So whereas breadth had been leading last week, this week it has been lagging. For example, Tuesday's nearly 10 point rally in the S&P came with a flat day for breadth. Then we have the fact that the S&P is pushing up against 2,800, with the highest close since the January highs and the number of stocks making new highs can't get out of its own way.

I have been harping about the Nasdaq's new highs but the NYSE isn't exactly humming along. With nearly 200 stocks at new highs in early June and fewer than 150 new highs now.

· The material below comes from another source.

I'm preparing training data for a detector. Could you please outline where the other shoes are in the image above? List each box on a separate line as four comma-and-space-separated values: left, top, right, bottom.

The real issue is sentiment. Yesterday I noted that while it felt as though everyone around us had turned bullish the statistics did not agree. Namely the put/call ratio had remained elevated. Tuesday we got a small sign that there was too much bullishness when the Daily Sentiment Index (DSI) for the VIX chimed in a 9.

As a reminder when the DSI falls under 10 I consider that extreme. Typically a single digit reading will lead to a rally in the underlying instrument. In this case it means the VIX should rally and that typically means the market should go down. Okay, all of that makes sense, considering the overbought condition and the anecdotal sentiment we see.

The Investors Intelligence Bulls also moved back up. They were 47% just two weeks ago (and last week) but now they are 52.4%. That's a big jump for just one week.

Then we get the put/call ratio for equities at 74%. That is not a typo. We have just witnessed a decline in the month of June and the equity put/call ratio never got anywhere near 70% yet on the first day the Russell has some downside and yet the S&P is up nearly 10 points we see this indicator rise to levels not seen since early May. Does this make any sense to you?

Take a look at the chart of the S&P from the spring. There were six readings of the equity put/call ratio over 70% from late March through early May. All are indicated with green arrows on the chart. Only one has the S&P up on the day and at that, it's just barely, and after having been down all day (late April).

We typically see these high readings on down days, and typically after the market has been down for a few days. Tuesday's reading is very unusual. For now I think I'll stick with my call that we're overbought and in need of a pullback.